L'opposante rwandaise Victoire Ingabire, rentrée d'exil en janvier et candidate déclarée à l'élection présidentielle d'août au Rwanda, a été arrêtée mercredi à Kigali et sera poursuivie pour «association avec un groupe terroriste» et «négation du génocide».

Mme Ingabire est présidente des Forces démocratiques unifiées (FDU), un parti encore officieux mais qui l'a désignée comme candidate à la présidentielle d'août prochain à laquelle devrait participer Paul Kagame, l'ancien chef rebelle au pouvoir depuis 1994.

Elle a été arrêtée mercredi vers 10H00 à Kigali, selon la police, et présentée l'après-midi même devant le Tribunal de grande instance de Gasabo, dans la ville de Kigali, indique un communiqué du parquet général.

L'opposante a été formellement mise en accusation pour «association avec un groupe terroriste, propagation de l'idéologie du génocide, négationnisme (du génocide) et divisionnisme ethnique», a précisé le parquet général.

Elle est notamment accusée d'association avec les rebelles hutu rwandais des Forces démocratiques de libération du Rwanda (FDLR), basées dans l'est de la République démocratique du Congo (RDC), et dont certains ont participé au génocide de 1994.

«Le dossier du procureur contre Mme Ingabire est basée sur des faits et des preuves. Son engagement en politique ne signifie pas qu'elle se trouve au dessus de la loi», affirme le procureur général Martin Ngoga cité par le communiqué.

Le magistrat souligne également que les faits reprochés à l'opposante sont «extrêmement graves et ne doivent pas rester impunis».

«La cour décidera jeudi si elle reste en détention préventive comme demandé par le procureur ou si elle doit être libérée provisoirement en attendant le procès sur le fond», selon le même communiqué.

Le 16 janvier, le jour même de son retour au Rwanda, l'opposante dont le parti n'a pas encore été officialisé, avait demandé, après avoir déposé des gerbes de fleurs à un mémorial du génocide à Kigali, que les auteurs de crimes commis contre les Hutu en 1994 soient également jugés.

Le régime rwandais accuse depuis Mme Ingabire, une Hutu, d'avoir nié, par de tels propos la réalité du génocide de 1994, au cours duquel au moins 800 000 personnes selon l'ONU, essentiellement Tutsi, avaient été tuées.

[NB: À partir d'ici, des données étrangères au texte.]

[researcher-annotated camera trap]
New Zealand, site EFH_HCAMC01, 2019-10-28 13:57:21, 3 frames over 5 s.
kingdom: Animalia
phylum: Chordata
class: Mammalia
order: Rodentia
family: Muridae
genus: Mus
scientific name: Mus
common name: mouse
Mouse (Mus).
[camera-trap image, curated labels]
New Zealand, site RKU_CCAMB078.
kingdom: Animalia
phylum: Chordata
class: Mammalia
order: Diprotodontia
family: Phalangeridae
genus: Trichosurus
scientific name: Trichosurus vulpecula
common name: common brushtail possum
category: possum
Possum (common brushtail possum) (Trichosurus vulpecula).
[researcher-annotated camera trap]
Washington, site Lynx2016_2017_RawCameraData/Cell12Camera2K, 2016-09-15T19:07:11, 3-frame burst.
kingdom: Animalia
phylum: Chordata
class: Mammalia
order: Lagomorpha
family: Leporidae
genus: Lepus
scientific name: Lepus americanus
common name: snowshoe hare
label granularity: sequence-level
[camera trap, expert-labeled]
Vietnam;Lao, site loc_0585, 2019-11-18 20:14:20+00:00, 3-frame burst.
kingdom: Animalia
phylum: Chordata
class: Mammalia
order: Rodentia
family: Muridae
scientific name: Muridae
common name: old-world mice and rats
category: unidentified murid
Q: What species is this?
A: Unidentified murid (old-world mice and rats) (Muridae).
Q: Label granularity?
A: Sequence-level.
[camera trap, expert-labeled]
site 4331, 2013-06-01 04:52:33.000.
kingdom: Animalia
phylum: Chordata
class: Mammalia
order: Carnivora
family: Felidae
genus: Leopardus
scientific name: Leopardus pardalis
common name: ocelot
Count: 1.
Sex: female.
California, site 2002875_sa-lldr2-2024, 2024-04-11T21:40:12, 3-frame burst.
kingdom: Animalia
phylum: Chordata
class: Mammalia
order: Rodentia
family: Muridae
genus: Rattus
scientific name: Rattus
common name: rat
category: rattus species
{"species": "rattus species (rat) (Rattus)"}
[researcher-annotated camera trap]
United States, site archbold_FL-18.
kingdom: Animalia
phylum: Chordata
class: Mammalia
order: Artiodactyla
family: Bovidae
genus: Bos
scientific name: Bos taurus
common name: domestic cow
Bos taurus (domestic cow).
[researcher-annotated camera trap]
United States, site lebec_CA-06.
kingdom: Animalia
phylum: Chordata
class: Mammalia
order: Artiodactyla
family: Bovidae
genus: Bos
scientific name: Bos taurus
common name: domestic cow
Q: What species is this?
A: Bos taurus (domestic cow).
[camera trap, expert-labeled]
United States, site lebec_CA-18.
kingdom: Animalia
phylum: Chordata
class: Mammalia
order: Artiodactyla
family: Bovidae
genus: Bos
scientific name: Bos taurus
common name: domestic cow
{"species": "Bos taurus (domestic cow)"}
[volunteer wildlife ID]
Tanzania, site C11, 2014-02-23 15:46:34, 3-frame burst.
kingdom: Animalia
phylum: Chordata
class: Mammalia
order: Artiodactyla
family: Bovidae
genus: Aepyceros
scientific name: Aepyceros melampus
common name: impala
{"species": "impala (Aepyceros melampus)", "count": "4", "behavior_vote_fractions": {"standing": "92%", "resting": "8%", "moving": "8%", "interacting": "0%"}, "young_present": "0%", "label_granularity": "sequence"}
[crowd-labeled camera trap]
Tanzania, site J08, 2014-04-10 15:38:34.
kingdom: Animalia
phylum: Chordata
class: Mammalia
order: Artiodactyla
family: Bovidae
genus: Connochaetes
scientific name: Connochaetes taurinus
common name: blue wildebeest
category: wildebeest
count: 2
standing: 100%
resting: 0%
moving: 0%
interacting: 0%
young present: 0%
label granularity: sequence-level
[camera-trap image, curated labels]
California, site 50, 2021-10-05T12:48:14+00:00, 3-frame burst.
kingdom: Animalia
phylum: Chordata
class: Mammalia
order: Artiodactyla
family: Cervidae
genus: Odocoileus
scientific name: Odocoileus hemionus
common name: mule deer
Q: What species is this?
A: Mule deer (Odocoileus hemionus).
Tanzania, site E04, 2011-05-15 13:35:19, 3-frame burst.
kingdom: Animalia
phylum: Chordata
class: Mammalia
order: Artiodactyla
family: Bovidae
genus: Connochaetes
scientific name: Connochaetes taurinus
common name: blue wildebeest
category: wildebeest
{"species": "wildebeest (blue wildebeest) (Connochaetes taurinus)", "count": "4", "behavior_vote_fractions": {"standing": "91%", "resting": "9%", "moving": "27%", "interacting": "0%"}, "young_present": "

Elle a été interrogée à plusieurs reprises par la police et s'est vu interdire fin mars de quitter le territoire. Elle a annoncé à plusieurs reprises son intention de participer au scrutin présidentiel.

Dans un communiqué, les FDU ont condamné cette «violente arrestation». «C'est une tragédie pour le Rwanda qu'un appel à la justice pour tous les Rwandais, sans distinction d'ethnie ou d'affiliation politique, et au dialogue national (...) soit transformé en de telles accusations(...)», selon les FDU.

L'arrestation de Mme Ingabire est «un défi à la dignité du peuple rwandais mais également à la communauté internationale, en particulier aux gouvernements étrangers qui sponsorisent le régime», ajoute le communiqué.

Le président sortant Paul Kagame, dont le Front patriotique rwandais (FPR, ex-rébellion) avait mis fin en 1994 au génocide, doit participer à la présidentielle d'août. Homme fort du pays, il avait été élu président en 2003 lors de la première élection présidentielle post-génocide.

Cette arrestation intervient par ailleurs après l'interpellation, la mise à l'écart ou la fuite à l'étranger de plusieurs hauts responsables de l'armée et anciens cadres du régime, Tutsis anglophones issus des rangs de l'ex-rébellion FPR.